Mais dans la réalité, l’Ordre agit rarement en décideur. Sa force de proposition est reconnue sur des sujets comme la télémédecine (dont le cadre déontologique a été réactualisé en 2021), mais il n’a pas de pouvoir de décision ou de sanction sur les politiques publiques en matière de santé locale : ce sont les ARS, les CPTS (Communautés Professionnelles Territoriales de Santé) et les élus qui pilotent l’organisation concrète des soins.

Quelques chiffres clefs pour comprendre l’impact ordinal

  • En 2022, la France comptait 96 236 omnipraticiens généralistes (DREES, données fin 2022), mais la densité varie du simple au triple selon les départements.
  • Près de 10% des généralistes travaillent exclusivement en exercice salarié ou mixte.
  • Plus de 4000 procédures ordinales ont concerné l’installation ou le départ de praticiens en 2022.
  • 67% des conseils donnés par l’Ordre et ses permanences concernent des questions relatives à l'exercice en groupe, aux conflits ou transitions d’exercice.
  • Les contentieux pour refus de soins – sujet sensible en médecine de proximité – composent chaque année 12 à 15% des procédures disciplinaires visant les généralistes.

(Sources : DREES, CNOM ; analyse du collectif)

Des frictions, des critiques, mais aussi un rôle de trait d’union

Longtemps accusé d’immobilisme, l’Ordre a dû s’adapter à des évolutions majeures : féminisation de la profession, jeunesse des nouveaux inscrits, multiplication des modes d’exercice. Le rapport Attal-Maitre (2023) pointe une tension persistante : certains jeunes diplômés ou généralistes en MSP dénoncent des résistances sur les formes d’exercice collectif, un contrôle jugé parfois lourd ou archaïque. À l’inverse, le Conseil National défend sa mission "d’équilibre entre liberté, sécurité, et responsabilité".

  • En 2022, une enquête du CNOM montrait que 62% des généralistes sondés estimaient que l’Ordre remplissait un rôle utile "pour la profession" mais seulement 42% "pour la société". Un déficit d’image qui traduit la difficulté à incarner l’intérêt général tout en défendant les droits individuels.
  • L’Ordre a renforcé ses efforts de dialogue, notamment par la création de permanences territoriales et d’ateliers sur l’éthique et la gestion des nouveaux métiers de la santé.
  • De plus en plus, l’Ordre se positionne comme interlocuteur lors des crises sanitaires (Covid, fermetures de services), apportant expertise juridique et conseils sur les continuités de soins.

Perspectives : vers une régulation partagée ?
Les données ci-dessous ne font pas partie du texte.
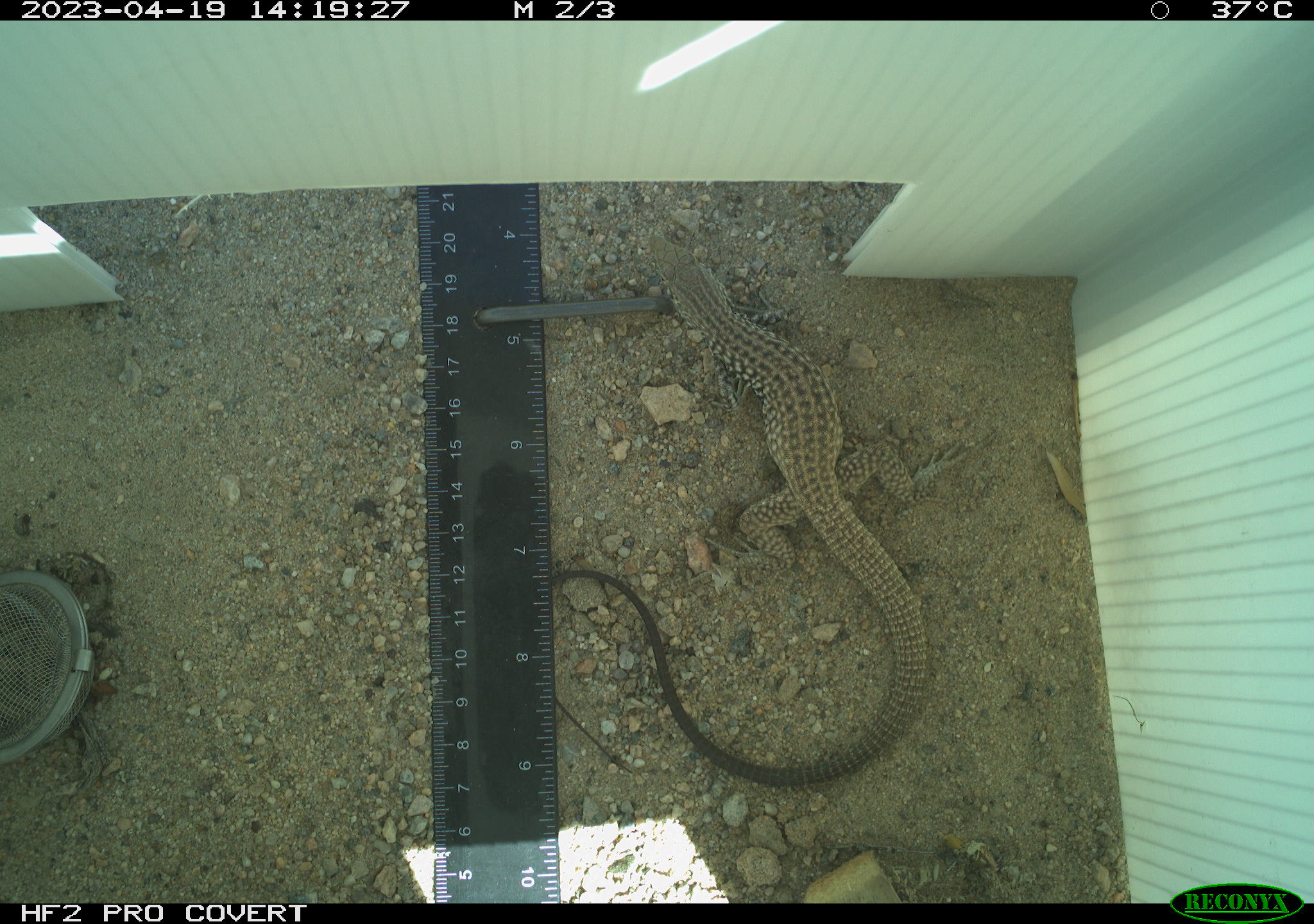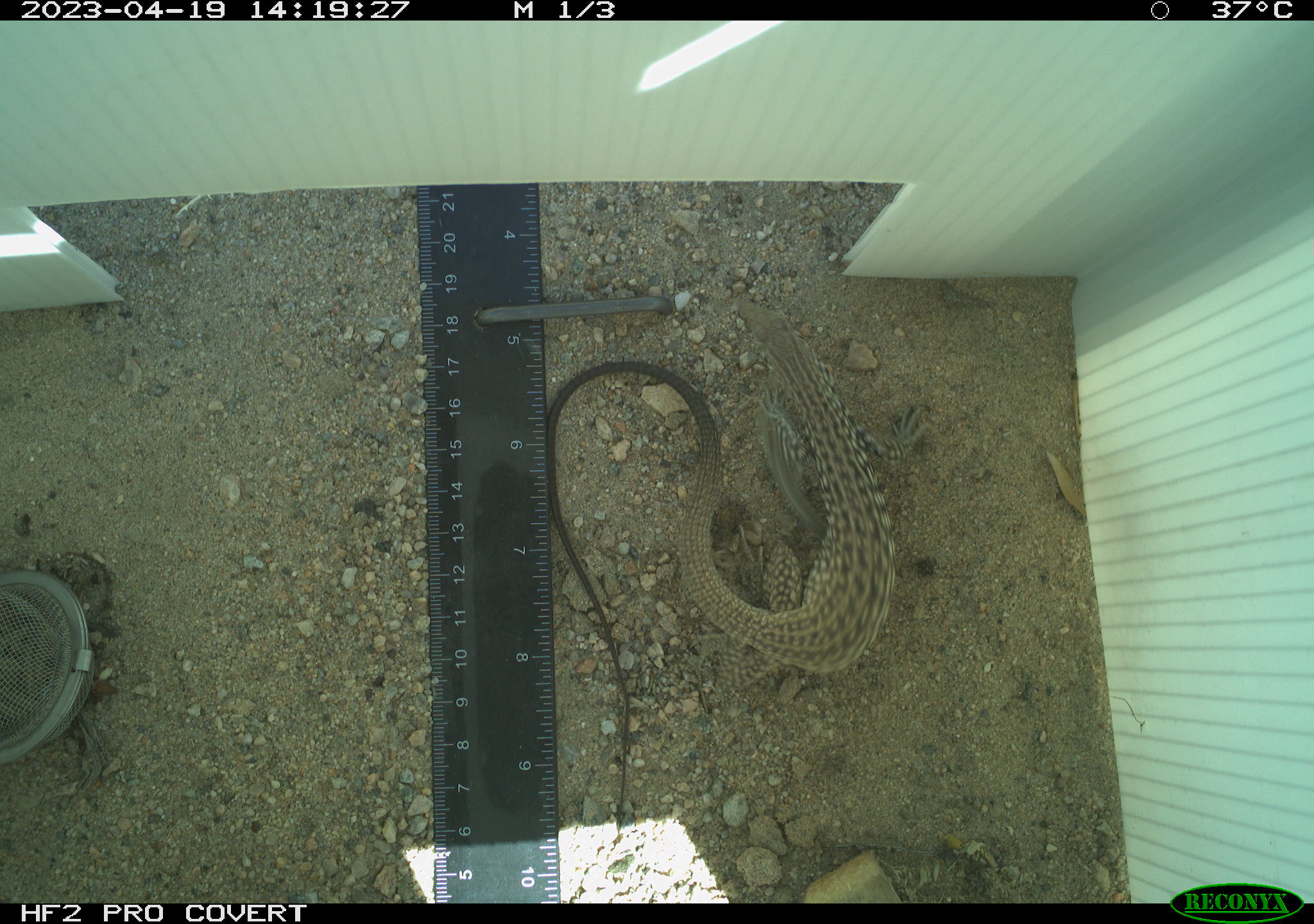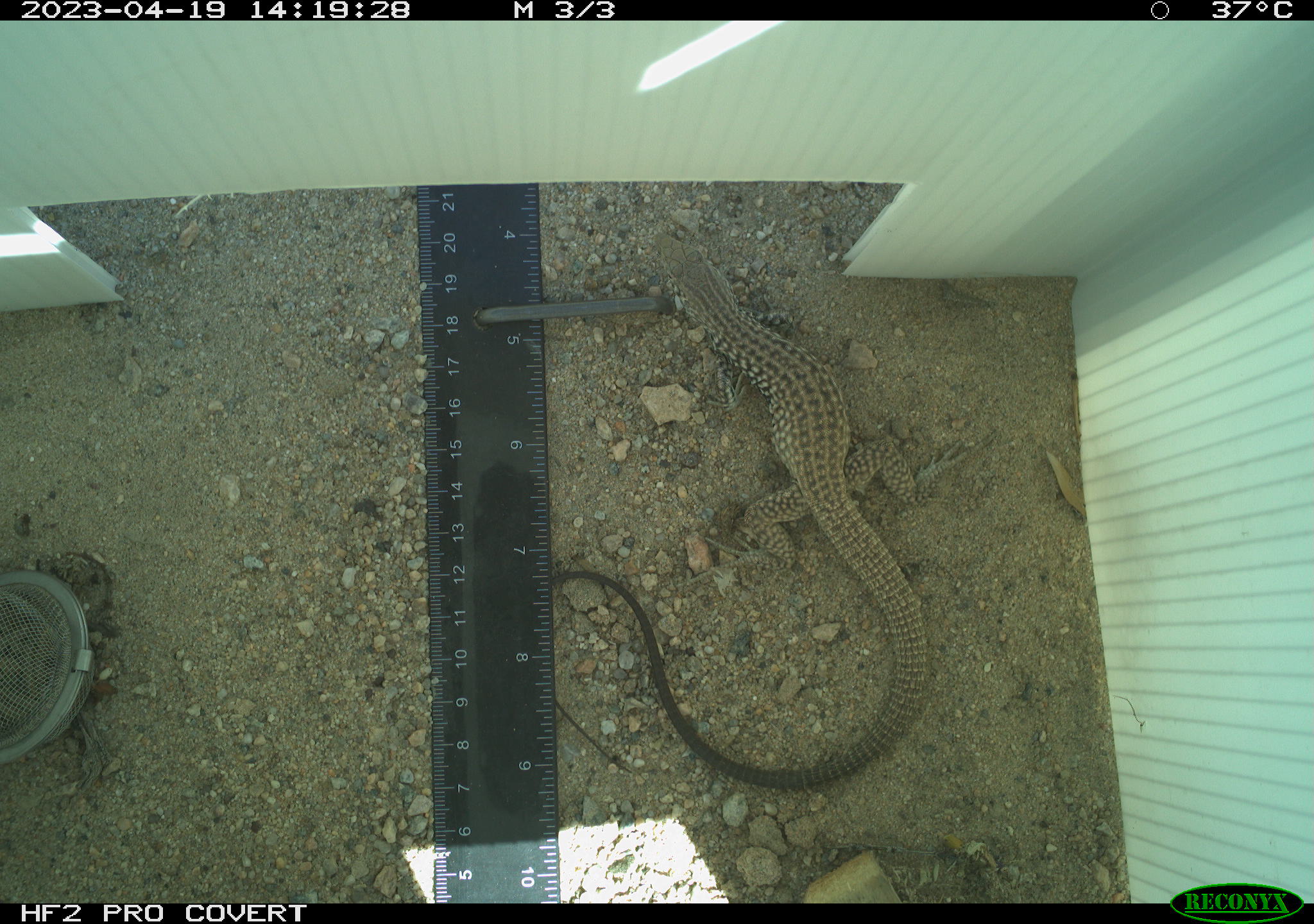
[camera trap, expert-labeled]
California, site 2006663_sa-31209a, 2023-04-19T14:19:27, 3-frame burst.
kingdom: Animalia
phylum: Chordata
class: Reptilia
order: Squamata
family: Teiidae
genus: Aspidoscelis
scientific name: Aspidoscelis tigris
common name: western whiptail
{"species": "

La réforme Lemoine de 2022 (loi visant à améliorer l’accès à l’offre de soins par l’engagement territorial des professionnels de santé) invite l’Ordre à prendre une part plus active à la concertation locale. La notion de "régulation partagée" se diffuse : pas de contrôle de l’installation, mais un accompagnement renforcé, un dialogue avec les élus locaux, et des dispositifs d’aide à la reconversion ou à l’exercice temporaire dans les déserts médicaux.

Dans cette logique, l’Ordre pourrait s’affirmer comme régulateur social, médiateur entre les aspirations des praticiens et les besoins du territoire. Un projet certes exigeant, mais attendu tant par les médecins que par la population.